(Brief descriptive captions)
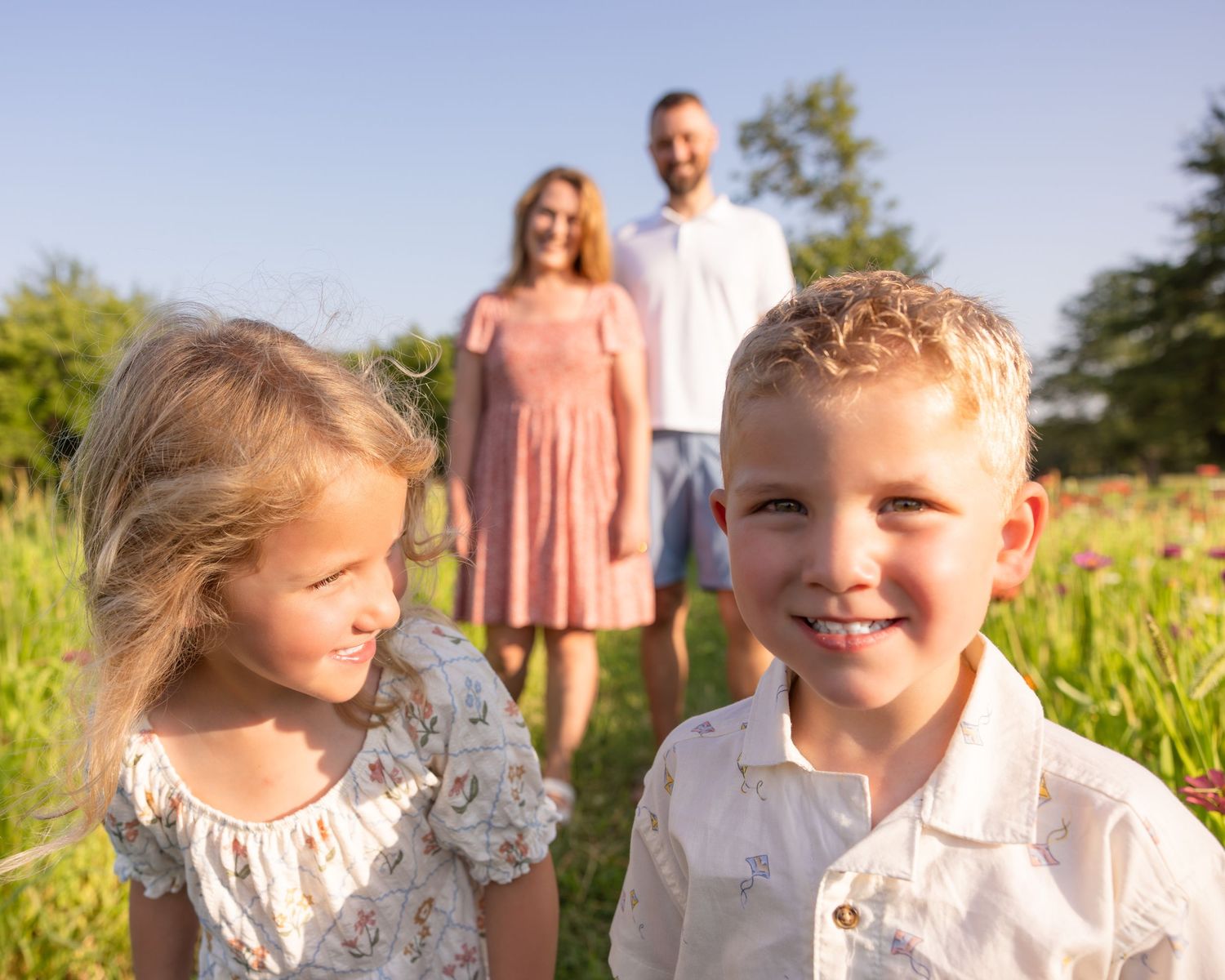 Family portrait with two young children in foreground and parents standing in a sunny green meadow.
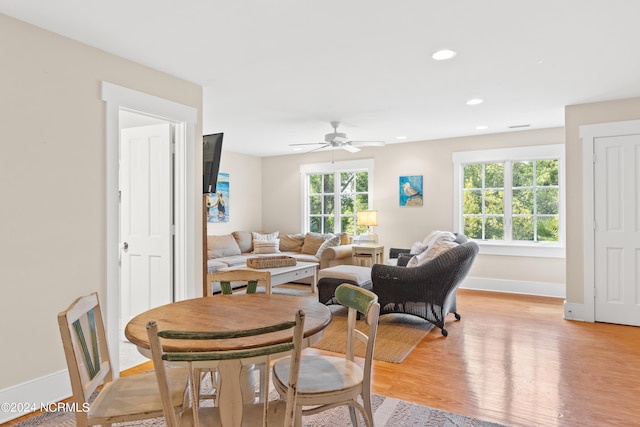 dining room featuring ceiling fan, light hardwood / wood-style flooring, and a wealth of natural light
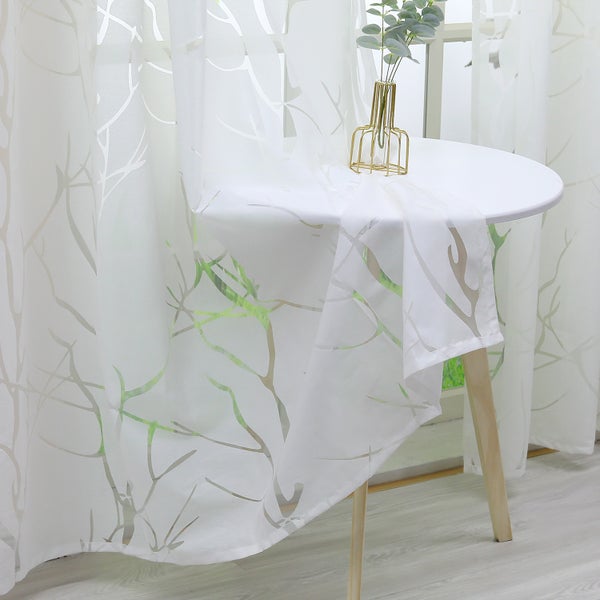Transparenter Vorhang mit Zweigmuster neben einem Tisch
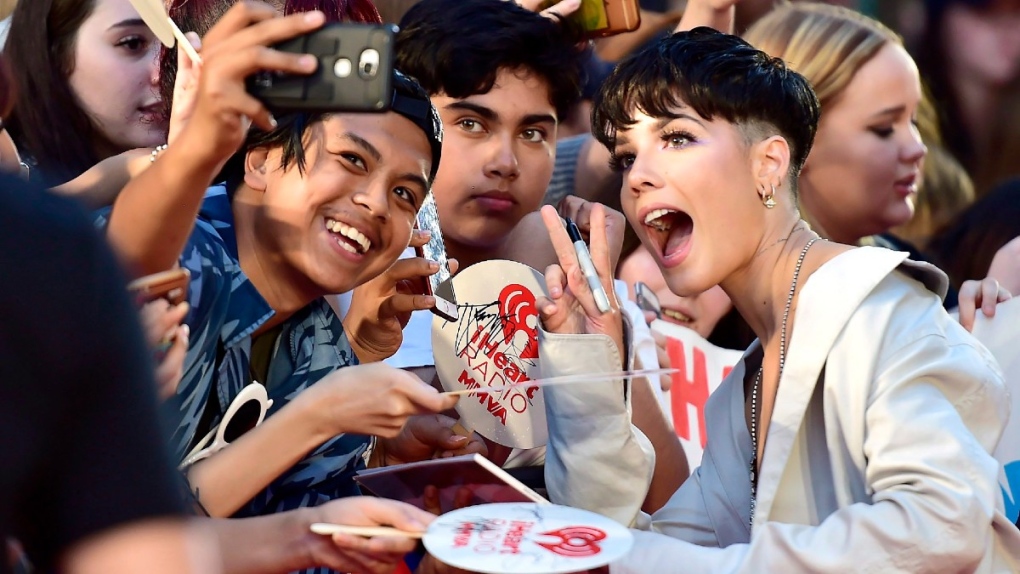Halsey poses for photos with fans in 2018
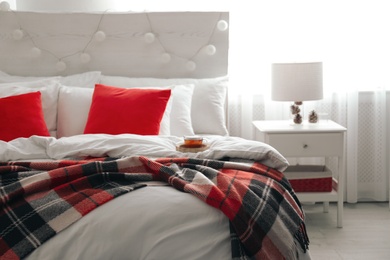 Photo of Comfortable bed with warm checkered plaid in stylish room interior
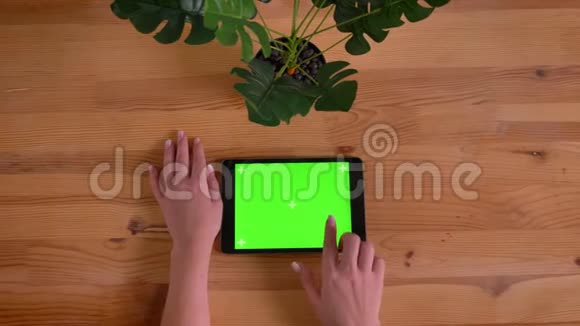 顶部拍摄的女性手触摸绿色屏幕的水平平板在木桌和植物背景视频的预览图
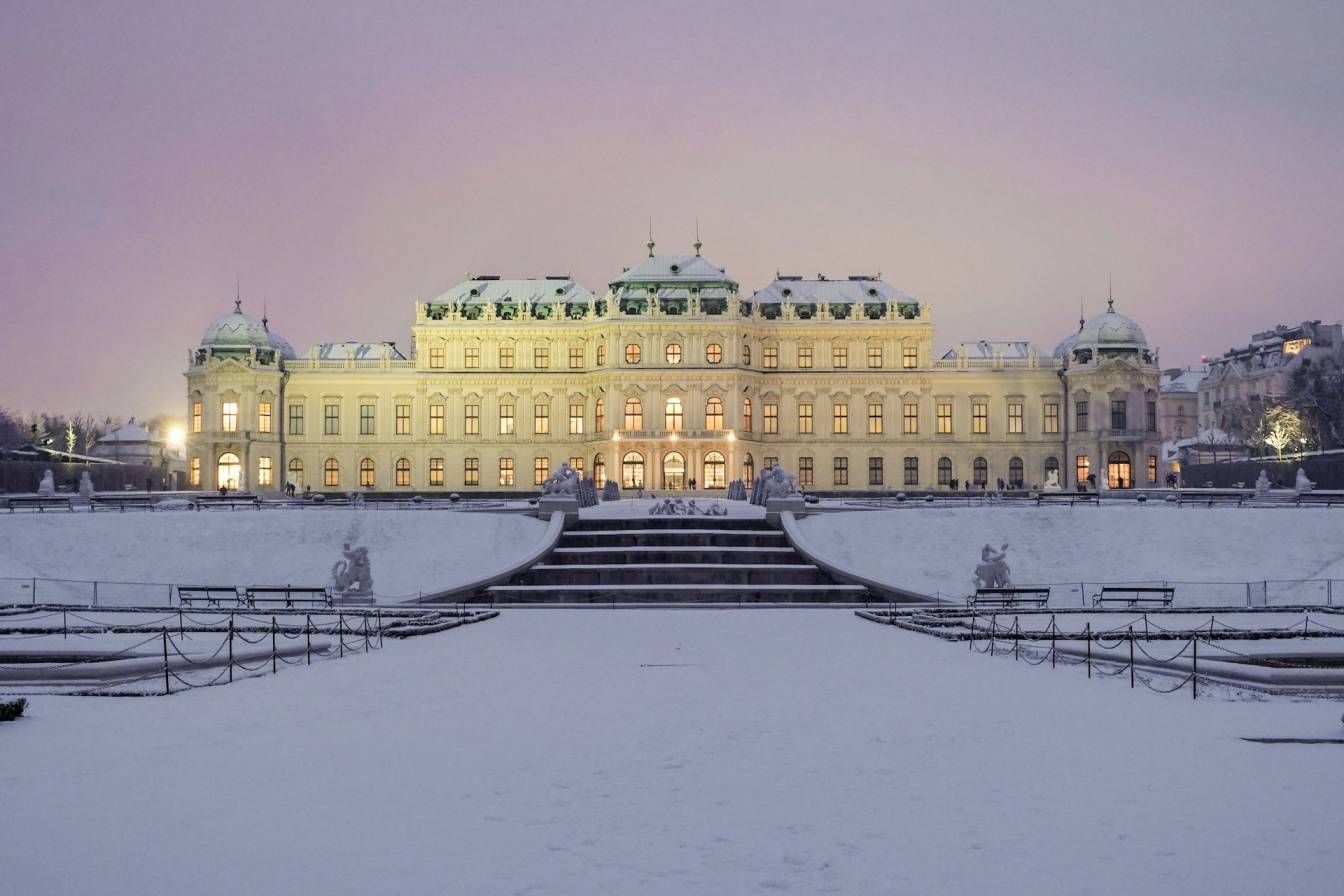 Belvedere Palace in Vienna covered in snow at dusk, showcasing the beauty of the city during January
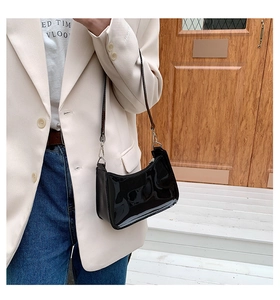 Detailed view of a black glossy patent leather shoulder bag with metallic buckle and slim strap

| The task |
Print all records verbatim, excluding pictures.

| Solution |
 Family portrait with two young children in foreground and parents standing in a sunny green meadow.
 dining room featuring ceiling fan, light hardwood / wood-style flooring, and a wealth of natural light
Transparenter Vorhang mit Zweigmuster neben einem Tisch
Halsey poses for photos with fans in 2018
 Photo of Comfortable bed with warm checkered plaid in stylish room interior
 顶部拍摄的女性手触摸绿色屏幕的水平平板在木桌和植物背景视频的预览图
 Belvedere Palace in Vienna covered in snow at dusk, showcasing the beauty of the city during January
 Detailed view of a black glossy patent leather shoulder bag with metallic buckle and slim strap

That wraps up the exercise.